** START Selected passage **
If you’ve just purchased your new home, you already know that the upkeep and maintenance of that home are crucial if you want to enjoy your house and keep it both functional and attractive for many years to come.
But if you’re new to homeownership, what does this mean in practical terms? Just how do you get started devising a list of things you have to do to take the best care of your new home? After all, you’re likely going to be hard-pressed to find an “official” new homeowners’ maintenance guide to help you, but that doesn’t necessarily mean you have to figure all of this out on your own.
Getting Started with Your Homeowners Maintenance Checklist
As a homeowner, you will never again have a short to-do list, but this doesn’t mean that all of those tasks are going to take a long time to complete.
In fact, most of the chores you’ll need to perform to make sure your home is functional and comfortable take a very short amount of time to do, so you don’t have to dread taking a look at your to-do list.
Both the exterior and the interior of your home will need regular maintenance, but if you break your list down into specific tasks or particular areas of your home, it can make everything much easier on you.
Below are some tasks that are not only necessary for your home to look good, but they are imperative if you want your home to be in good condition so that you can keep it a long time.
Cosmetic chores are one thing, but these tasks help you keep your home in top-notch condition and can save you a lot of time and money in the process.
The simple truth is, basic maintenance chores will save you a lot of money because they allow you to notice problem areas, and repair those areas before they become too costly and too complicated to fix properly.
Here is a list of the essential new homeowners maintenance guide tasks that you’ll need for your new home.
Table of Contents
1. Service And Check Your Boiler
Each year, preferably in the autumn, you’ll need to get your boiler serviced and checked by a professional and qualified gas-safe registered engineer.
If this isn’t done correctly, not only will your energy bill suffer and cost you a lot more, but it also dramatically increases the chances that dangerous carbon monoxide could be emitted into the air.
The good news about this household task is that you don’t have to do anything about it yourself because it requires you to call in the experts and let them take it from there.
Indeed, inspecting and cleaning your boiler is a job for professionals, and they have the right tools, equipment, and expertise to do the job right the first time.
If you don’t know who to call, you can contact the company that installed the boiler, and they should be able to make some suggestions, and if they are unable to service your boiler for you, they could be able to help you find someone to do the job.
Just make sure the person is a licensed heating, gas safe registered professional so that the job is done correctly.
Yearly attention to your boiler helps your home – especially your heating system – run more efficiently, but it does much more than this.
It also ensures your home is safe, saves you a lot of money on your utility bill, and makes sure your boiler lasts a whole lot longer. This job might cost you a little bit of money and indeed some of your time, but in the end, it provides you with something that’s invaluable – the peace of mind you only get from knowing you’re taking excellent care of your home.
** END Selected passage **
** START Listed entries **
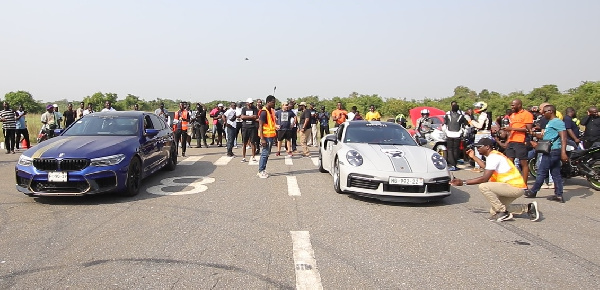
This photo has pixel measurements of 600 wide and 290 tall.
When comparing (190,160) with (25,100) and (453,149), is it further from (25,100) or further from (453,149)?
(25,100)

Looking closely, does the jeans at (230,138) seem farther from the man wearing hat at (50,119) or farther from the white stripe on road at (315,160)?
the man wearing hat at (50,119)

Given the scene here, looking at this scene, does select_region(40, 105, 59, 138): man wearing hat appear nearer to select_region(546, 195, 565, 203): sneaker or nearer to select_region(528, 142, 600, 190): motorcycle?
select_region(546, 195, 565, 203): sneaker

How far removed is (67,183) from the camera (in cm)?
642

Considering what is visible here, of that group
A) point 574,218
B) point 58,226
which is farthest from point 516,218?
point 58,226

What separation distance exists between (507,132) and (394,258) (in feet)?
18.9

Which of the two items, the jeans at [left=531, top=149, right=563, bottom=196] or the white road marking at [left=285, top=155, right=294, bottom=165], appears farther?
the white road marking at [left=285, top=155, right=294, bottom=165]

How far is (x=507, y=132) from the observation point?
888 cm

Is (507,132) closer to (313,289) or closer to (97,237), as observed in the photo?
(313,289)

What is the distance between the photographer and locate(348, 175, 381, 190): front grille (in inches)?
268

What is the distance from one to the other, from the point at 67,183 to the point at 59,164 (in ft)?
1.03

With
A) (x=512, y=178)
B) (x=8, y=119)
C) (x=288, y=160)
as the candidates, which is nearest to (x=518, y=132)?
(x=512, y=178)

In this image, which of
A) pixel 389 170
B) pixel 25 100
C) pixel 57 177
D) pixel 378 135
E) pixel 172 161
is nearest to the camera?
pixel 57 177

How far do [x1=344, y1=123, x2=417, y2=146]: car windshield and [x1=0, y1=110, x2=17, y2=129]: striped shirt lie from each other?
1145 centimetres

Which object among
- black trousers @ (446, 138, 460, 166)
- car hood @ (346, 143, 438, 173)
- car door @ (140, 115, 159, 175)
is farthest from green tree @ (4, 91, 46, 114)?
car hood @ (346, 143, 438, 173)
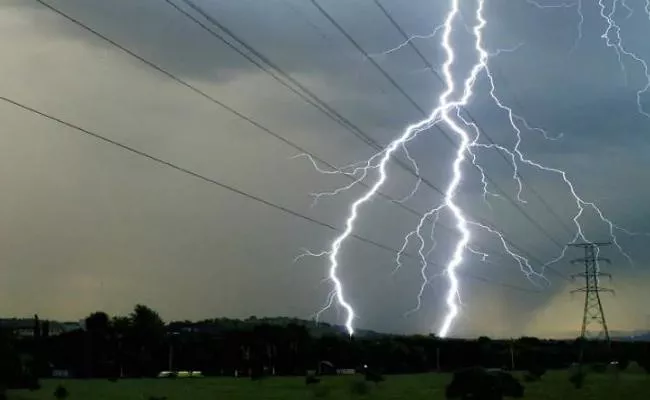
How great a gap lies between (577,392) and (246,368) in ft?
136

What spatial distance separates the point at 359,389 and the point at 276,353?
40.4 meters

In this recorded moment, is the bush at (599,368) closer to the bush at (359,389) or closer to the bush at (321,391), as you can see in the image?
the bush at (359,389)

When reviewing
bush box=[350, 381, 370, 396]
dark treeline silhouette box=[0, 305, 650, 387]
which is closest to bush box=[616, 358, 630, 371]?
dark treeline silhouette box=[0, 305, 650, 387]

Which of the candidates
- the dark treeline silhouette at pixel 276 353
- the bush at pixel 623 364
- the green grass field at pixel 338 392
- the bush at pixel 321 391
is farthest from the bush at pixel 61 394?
the bush at pixel 623 364

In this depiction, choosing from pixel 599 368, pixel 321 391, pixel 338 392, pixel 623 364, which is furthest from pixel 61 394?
pixel 623 364

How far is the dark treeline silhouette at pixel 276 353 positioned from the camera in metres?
87.1

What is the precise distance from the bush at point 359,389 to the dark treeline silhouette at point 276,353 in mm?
25990

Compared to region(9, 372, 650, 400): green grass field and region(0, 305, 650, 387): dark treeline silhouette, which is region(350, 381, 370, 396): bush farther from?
region(0, 305, 650, 387): dark treeline silhouette

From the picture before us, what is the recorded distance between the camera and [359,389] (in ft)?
168

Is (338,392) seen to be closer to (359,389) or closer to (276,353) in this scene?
(359,389)

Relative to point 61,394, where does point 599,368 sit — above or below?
above

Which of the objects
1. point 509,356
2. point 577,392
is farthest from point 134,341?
point 577,392

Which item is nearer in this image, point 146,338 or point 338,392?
point 338,392

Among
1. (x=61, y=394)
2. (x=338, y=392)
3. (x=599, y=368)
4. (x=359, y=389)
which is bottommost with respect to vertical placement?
(x=338, y=392)
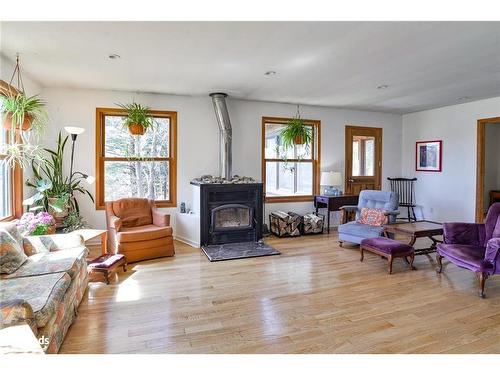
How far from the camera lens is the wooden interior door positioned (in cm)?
659

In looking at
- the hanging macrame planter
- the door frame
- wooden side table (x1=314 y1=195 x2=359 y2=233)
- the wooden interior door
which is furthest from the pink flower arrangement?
the door frame

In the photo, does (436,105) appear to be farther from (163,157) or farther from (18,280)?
(18,280)

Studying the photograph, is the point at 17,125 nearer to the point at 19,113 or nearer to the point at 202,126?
the point at 19,113

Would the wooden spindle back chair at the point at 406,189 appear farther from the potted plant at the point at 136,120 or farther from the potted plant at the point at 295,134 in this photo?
the potted plant at the point at 136,120

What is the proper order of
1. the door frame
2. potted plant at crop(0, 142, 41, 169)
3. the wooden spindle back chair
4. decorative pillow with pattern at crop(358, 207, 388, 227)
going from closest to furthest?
potted plant at crop(0, 142, 41, 169) → decorative pillow with pattern at crop(358, 207, 388, 227) → the door frame → the wooden spindle back chair

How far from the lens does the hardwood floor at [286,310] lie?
7.22 feet

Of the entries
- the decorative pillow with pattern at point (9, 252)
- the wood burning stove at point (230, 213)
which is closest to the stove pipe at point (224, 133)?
the wood burning stove at point (230, 213)

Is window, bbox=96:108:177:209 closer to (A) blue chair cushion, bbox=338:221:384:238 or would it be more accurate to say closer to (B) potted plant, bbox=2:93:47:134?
(B) potted plant, bbox=2:93:47:134

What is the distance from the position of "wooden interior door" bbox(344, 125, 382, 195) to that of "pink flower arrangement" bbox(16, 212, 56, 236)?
5.30 metres

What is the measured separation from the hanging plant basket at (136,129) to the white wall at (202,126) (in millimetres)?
525

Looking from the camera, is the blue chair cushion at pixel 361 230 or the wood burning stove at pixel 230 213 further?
the wood burning stove at pixel 230 213

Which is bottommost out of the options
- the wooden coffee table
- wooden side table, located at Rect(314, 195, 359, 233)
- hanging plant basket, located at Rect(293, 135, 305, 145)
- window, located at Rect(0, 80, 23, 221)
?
the wooden coffee table
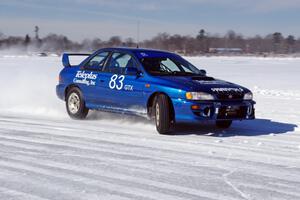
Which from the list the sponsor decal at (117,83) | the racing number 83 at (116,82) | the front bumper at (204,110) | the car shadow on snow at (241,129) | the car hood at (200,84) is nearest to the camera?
the front bumper at (204,110)

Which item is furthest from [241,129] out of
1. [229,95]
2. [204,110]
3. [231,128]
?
[204,110]

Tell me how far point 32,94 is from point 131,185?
971cm

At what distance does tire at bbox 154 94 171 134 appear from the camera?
7988mm

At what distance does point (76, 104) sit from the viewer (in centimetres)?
1003

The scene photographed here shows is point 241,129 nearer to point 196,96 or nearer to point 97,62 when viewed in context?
point 196,96

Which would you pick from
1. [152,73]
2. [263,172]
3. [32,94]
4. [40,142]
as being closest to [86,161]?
[40,142]

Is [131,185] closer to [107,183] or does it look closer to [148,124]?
[107,183]

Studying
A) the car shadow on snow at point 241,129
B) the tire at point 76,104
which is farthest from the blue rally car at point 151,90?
the car shadow on snow at point 241,129

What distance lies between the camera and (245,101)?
8320 mm

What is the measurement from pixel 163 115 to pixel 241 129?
176cm

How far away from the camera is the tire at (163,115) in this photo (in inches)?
314

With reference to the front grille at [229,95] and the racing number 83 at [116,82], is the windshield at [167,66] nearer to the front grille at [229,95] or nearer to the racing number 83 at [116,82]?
the racing number 83 at [116,82]

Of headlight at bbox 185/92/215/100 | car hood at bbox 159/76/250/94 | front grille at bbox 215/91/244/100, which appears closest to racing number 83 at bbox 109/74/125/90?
car hood at bbox 159/76/250/94

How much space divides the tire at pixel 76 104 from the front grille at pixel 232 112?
9.92ft
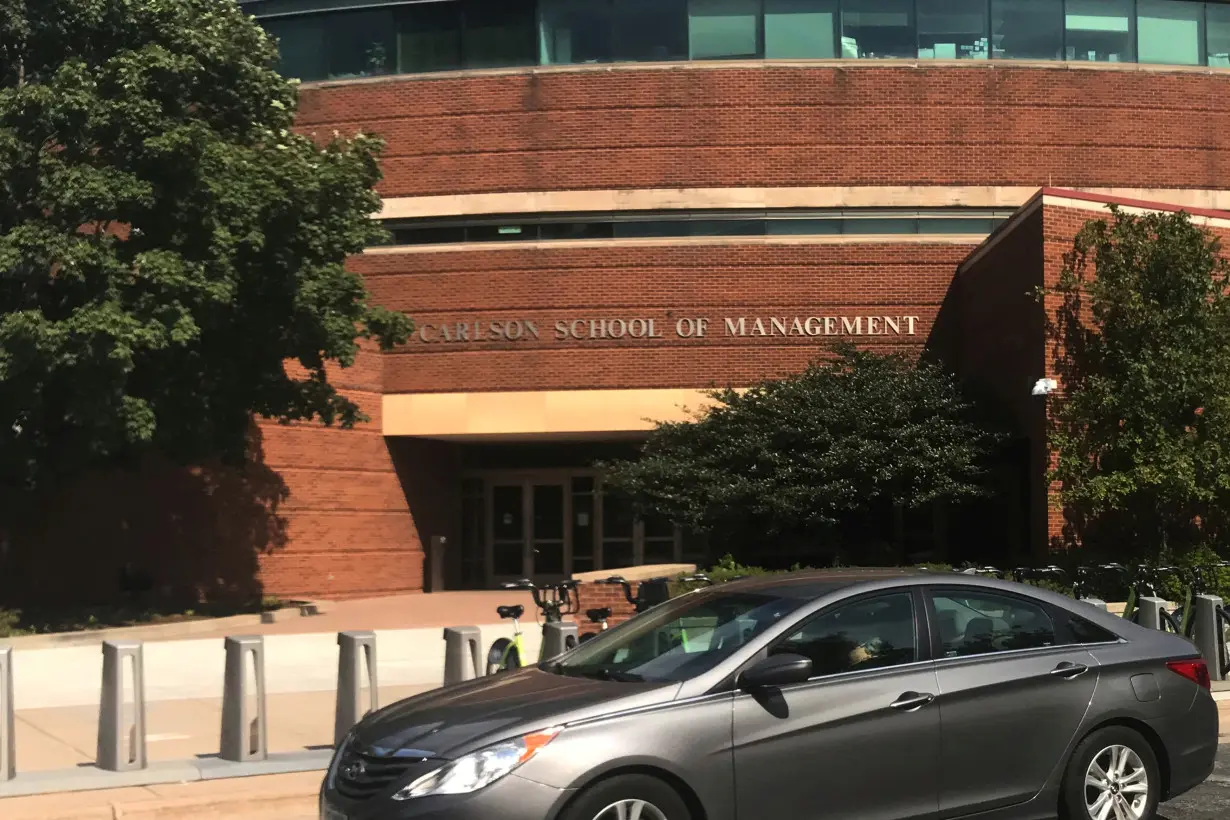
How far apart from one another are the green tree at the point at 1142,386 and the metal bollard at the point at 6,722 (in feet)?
45.0

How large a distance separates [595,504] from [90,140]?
535 inches

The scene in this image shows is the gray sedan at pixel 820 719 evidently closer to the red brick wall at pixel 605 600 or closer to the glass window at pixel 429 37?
the red brick wall at pixel 605 600

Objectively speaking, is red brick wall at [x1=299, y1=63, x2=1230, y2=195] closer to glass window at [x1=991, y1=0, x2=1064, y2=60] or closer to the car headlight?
glass window at [x1=991, y1=0, x2=1064, y2=60]

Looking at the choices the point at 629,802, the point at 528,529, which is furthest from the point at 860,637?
the point at 528,529

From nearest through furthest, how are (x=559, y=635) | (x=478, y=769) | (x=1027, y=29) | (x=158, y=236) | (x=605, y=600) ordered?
(x=478, y=769), (x=559, y=635), (x=605, y=600), (x=158, y=236), (x=1027, y=29)

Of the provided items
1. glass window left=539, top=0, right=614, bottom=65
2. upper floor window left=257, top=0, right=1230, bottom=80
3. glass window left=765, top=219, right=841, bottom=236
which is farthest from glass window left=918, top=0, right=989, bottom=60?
glass window left=539, top=0, right=614, bottom=65

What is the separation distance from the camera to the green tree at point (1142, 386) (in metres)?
16.6

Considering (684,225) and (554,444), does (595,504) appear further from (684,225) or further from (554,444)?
(684,225)

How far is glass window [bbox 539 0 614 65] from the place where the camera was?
976 inches

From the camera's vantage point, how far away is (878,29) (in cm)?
2461

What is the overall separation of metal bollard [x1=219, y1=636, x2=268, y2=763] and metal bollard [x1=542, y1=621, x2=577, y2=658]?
2.07 metres

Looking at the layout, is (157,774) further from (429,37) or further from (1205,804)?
(429,37)

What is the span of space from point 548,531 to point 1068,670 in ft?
70.4

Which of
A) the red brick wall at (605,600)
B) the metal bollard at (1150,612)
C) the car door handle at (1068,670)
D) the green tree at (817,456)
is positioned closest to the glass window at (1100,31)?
the green tree at (817,456)
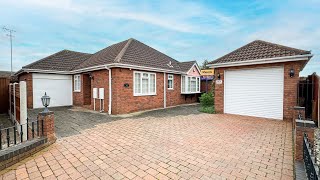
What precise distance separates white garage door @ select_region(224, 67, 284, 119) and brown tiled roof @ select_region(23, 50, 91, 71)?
44.8 ft

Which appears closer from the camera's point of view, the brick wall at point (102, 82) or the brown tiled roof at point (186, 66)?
the brick wall at point (102, 82)

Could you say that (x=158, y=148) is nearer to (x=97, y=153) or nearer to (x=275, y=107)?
(x=97, y=153)

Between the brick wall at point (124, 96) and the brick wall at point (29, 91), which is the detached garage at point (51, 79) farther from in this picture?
the brick wall at point (124, 96)

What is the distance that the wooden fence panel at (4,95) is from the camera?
40.9 ft

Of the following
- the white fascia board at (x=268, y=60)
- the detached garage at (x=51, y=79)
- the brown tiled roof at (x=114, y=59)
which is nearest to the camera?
the white fascia board at (x=268, y=60)

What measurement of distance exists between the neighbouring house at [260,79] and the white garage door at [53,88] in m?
12.7

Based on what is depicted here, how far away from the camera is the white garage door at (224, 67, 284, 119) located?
8.41 metres

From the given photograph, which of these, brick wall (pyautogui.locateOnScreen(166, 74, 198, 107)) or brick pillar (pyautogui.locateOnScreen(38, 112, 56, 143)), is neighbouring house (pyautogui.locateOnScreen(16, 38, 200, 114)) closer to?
brick wall (pyautogui.locateOnScreen(166, 74, 198, 107))

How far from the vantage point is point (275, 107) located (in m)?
8.45

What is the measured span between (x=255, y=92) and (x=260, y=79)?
77cm

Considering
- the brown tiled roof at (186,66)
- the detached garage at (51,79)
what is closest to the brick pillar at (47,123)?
the detached garage at (51,79)

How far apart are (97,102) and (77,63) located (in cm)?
647

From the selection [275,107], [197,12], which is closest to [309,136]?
[275,107]

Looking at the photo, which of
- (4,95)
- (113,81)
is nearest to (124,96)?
(113,81)
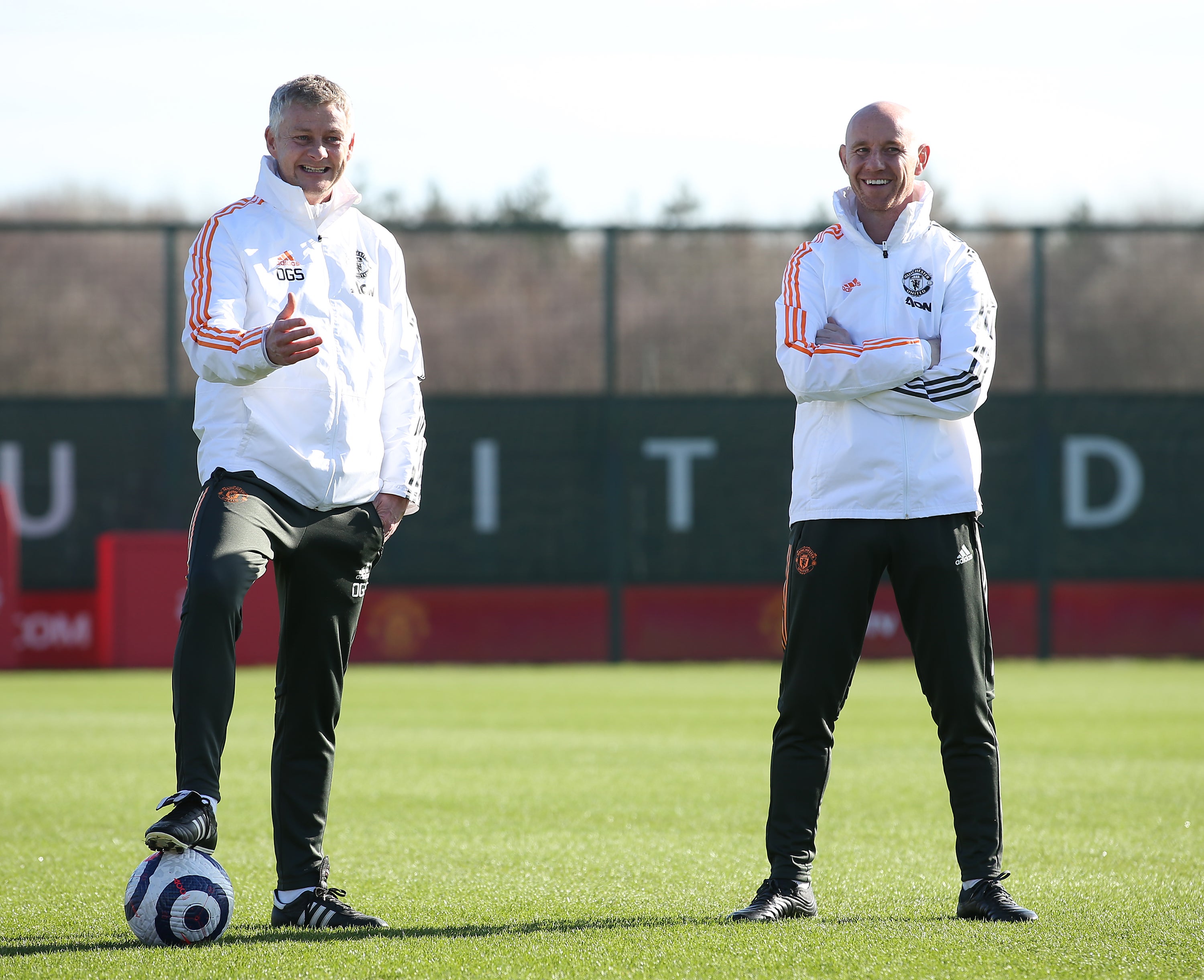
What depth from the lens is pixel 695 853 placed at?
** END Listed entries **
Written exercise 1: Translate this sentence from the home maintenance guide into Spanish: "Each year, preferably in the autumn, you’ll need to get your boiler serviced and checked by a professional and qualified gas-safe registered engineer."
Written exercise 2: Continue the home maintenance guide, starting after its last sentence.
The rows aren't needed here.

Response 1: Cada año, preferiblemente en otoño, tendrás que hacer que un ingeniero profesional y cualificado, registrado en Gas Safe, revise y realice el mantenimiento de tu caldera.

Response 2:
2. Check Your Heating And Radiators
When it comes to checking your heating and radiators the best way is to turn on the heating and turn up your thermostat to get the radiator nice a hot.
If you have cold radiators at the top, then you can go around all the rooms in your home a bleed the radiators to make sure they are nice a hot all the way to the top.
Suppose you have thermostat radiator valves that are not working. In that case, you can quickly fix them by removing the head and pulling up the pin on the valve body for more information on how to fix one radiator not working I have a guide for you on that.
Doing it yourself can save you money; however, if you are not comfortable doing it, then you can call a professional person to do it for you.
3. Check Your Chimney And Fireplace
If you have a wood-burning fireplace, this is going to be one of your most important household chores, and it should be completed every autumn before the fireplace is needed.
This is one task that you’ll need to contact a professional to get it done correctly.
When you use your fireplace month after month, year after year, creosote can build up on the inside of it. Creosote is a by-product of burning wood, and it is extremely flammable. Not only does this by-product create a dangerous fire hazard, but it also dramatically increases the odds that dangerous carbon monoxide could creep into your home.
Not only do you need your fireplace checked for creosote, but these experts will also clean the chimney so that all of this dangerous by-product is removed.
It is not only a messy job but one that needs to be done correctly so that nothing dangerous is left behind to cause your family to be in danger.
Who do you contact to get this job done? A good chimney sweep with the expertise and knowledge to get the job done quickly but efficiently.
Fortunately, these professionals are easy to find, and their services are even guaranteed.
When you call in a professional chimney sweep every autumn, it adds to your sense of security because you’ll know for sure that you won’t have to worry about your chimney or your wood-burning fireplace causing a dangerous fire that could be fatal to you or your family.
A good old-fashioned wood-burning fireplace is an excellent addition to anyone’s home and can add a lot of ambience to your living room. Still, it also comes with responsibilities that you have to take seriously.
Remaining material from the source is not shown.